Sodium silicate, commonly known as water glass, is used in various applications. It is employed in soap making, wood preservation, and egg preservation. Additionally, it serves as a binding agent in the agglomeration field for briquetting, compacting, etc.

Carbide silicon is an important abrasive material and is also used in laser area.

Mostly used in the manufacturing of alloys, including aluminum-silicon and ferrosilicon. They are employed in the production of generator and transformer plates, engine cylinder blocks, cylinder heads, machine tools, and for deoxidizing in steel making.

Silicon is also used in the manufacturing of silicone, commonly known as silicone oil or dimethyl silicone oil, which is a silicone-oxygen polymer with methyl groups. Silicone oil serves as a lubricant and is added to some cosmetics and hair conditioners. Silicone rubber is utilized as waterproof sealant in bathrooms, windows, pipes, and around roofing.

The element silicon is the foundational material for the semiconductor industry. Many places worldwide are named “Silicon Valley.” Silicon, as a semiconductor, is extensively used in the solid-state devices of the computer and microelectronics industry. Silicon is selectively doped with small amounts of boron, gallium, phosphorus, or arsenic to control its electrical properties.

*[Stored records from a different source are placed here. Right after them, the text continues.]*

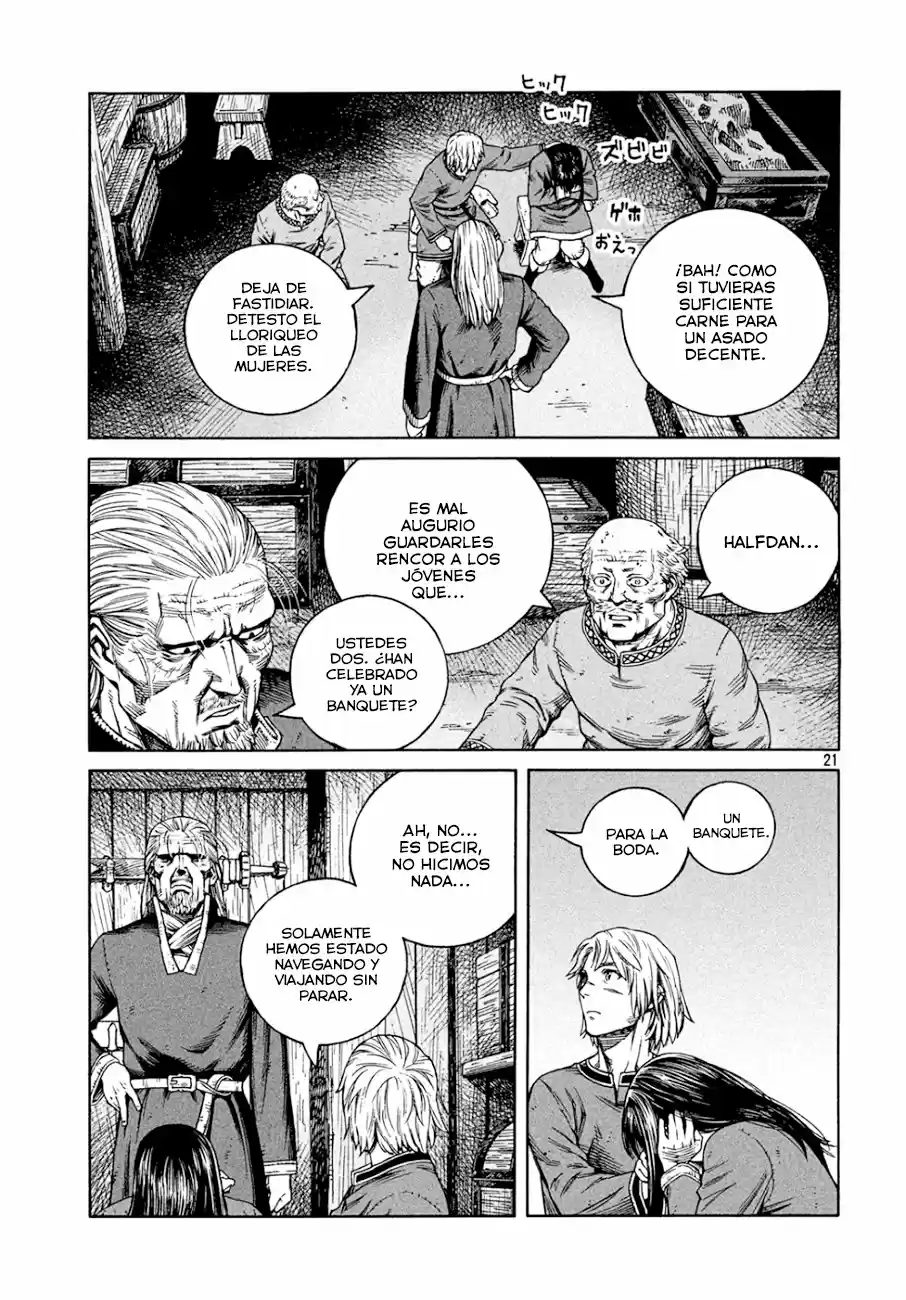 Read Vinland Saga ES Manga Online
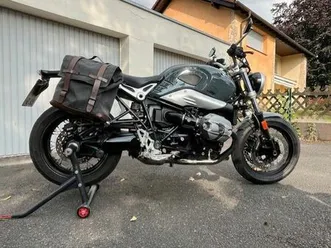 bmw r ninet pure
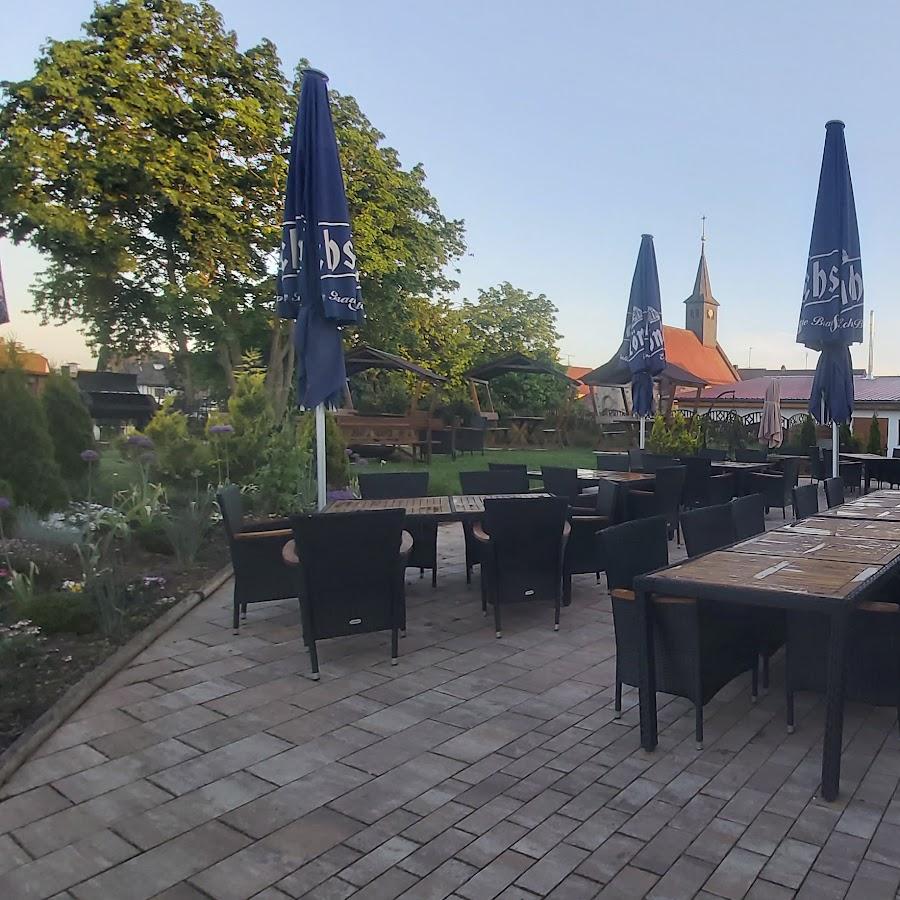 Restaurant "Grüner Baum" in Külsheim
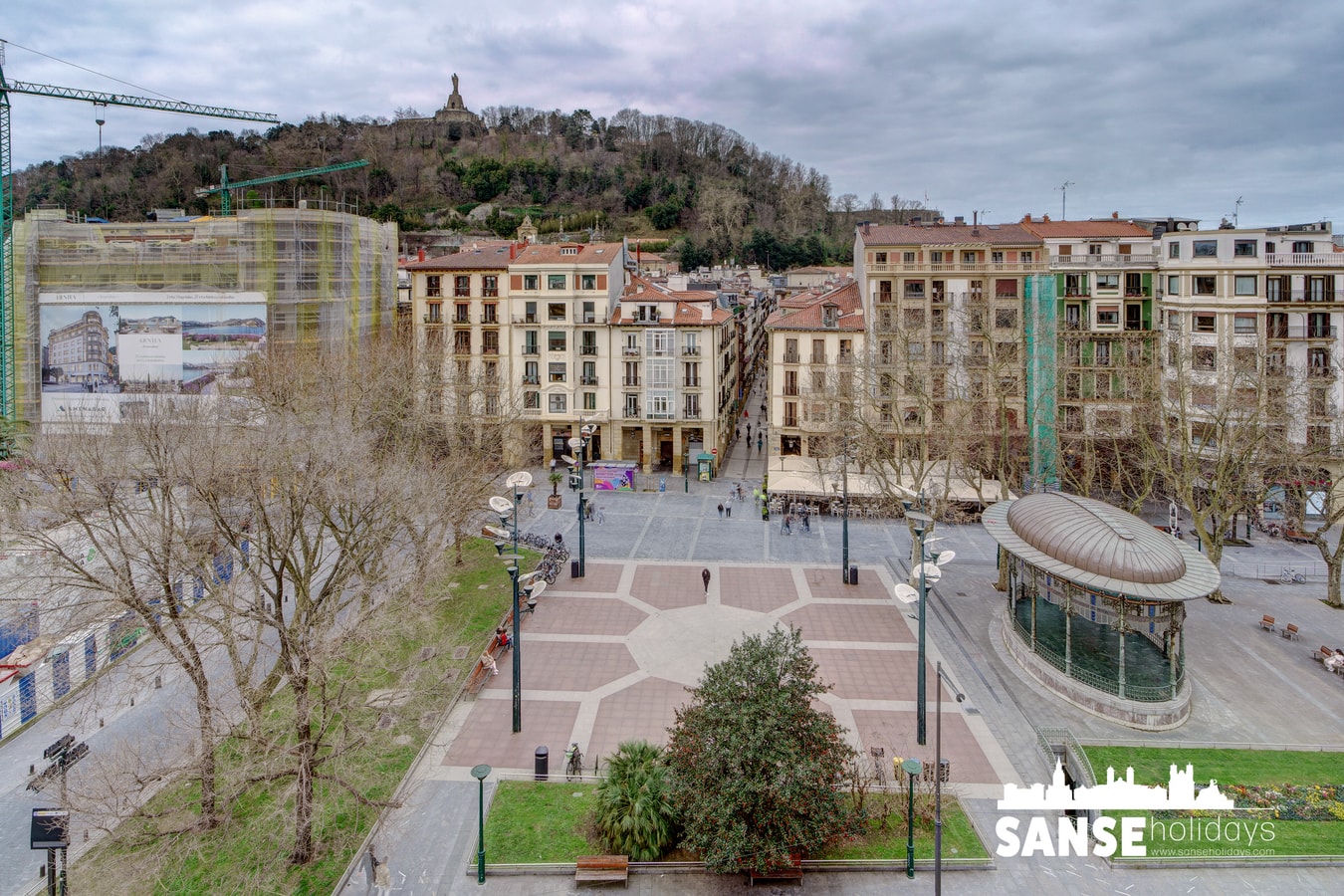 Maison exclusive au cœur de Donostia 2 Sanse Holidays - Appartements de vacances à Saint-Sébastien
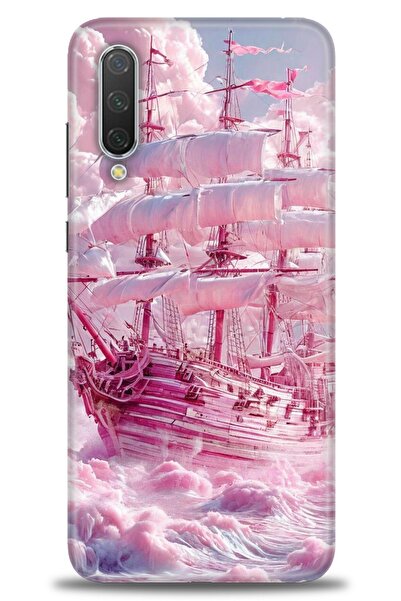 kılıfevreni غطاء متوافق مع هاتف Xiaomi Mi 9 Lite A+ Plus HD مطبوع - غطاء من ا...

Diatoms, radiolarians, and siliceous sponges use biogenic silica as their skeletons or shells. Radiolarians, for instance, have a unique shell composed of fine needle-like silica. Some plants require silicon for growth, such as tall-stemmed plants that need silicon to maintain rigidity. Silicon has been shown to enhance the cell wall strength and structural integrity of certain plants. Diatoms are algae that undergo photosynthesis, and what sets them apart is that their cell walls are made of silica.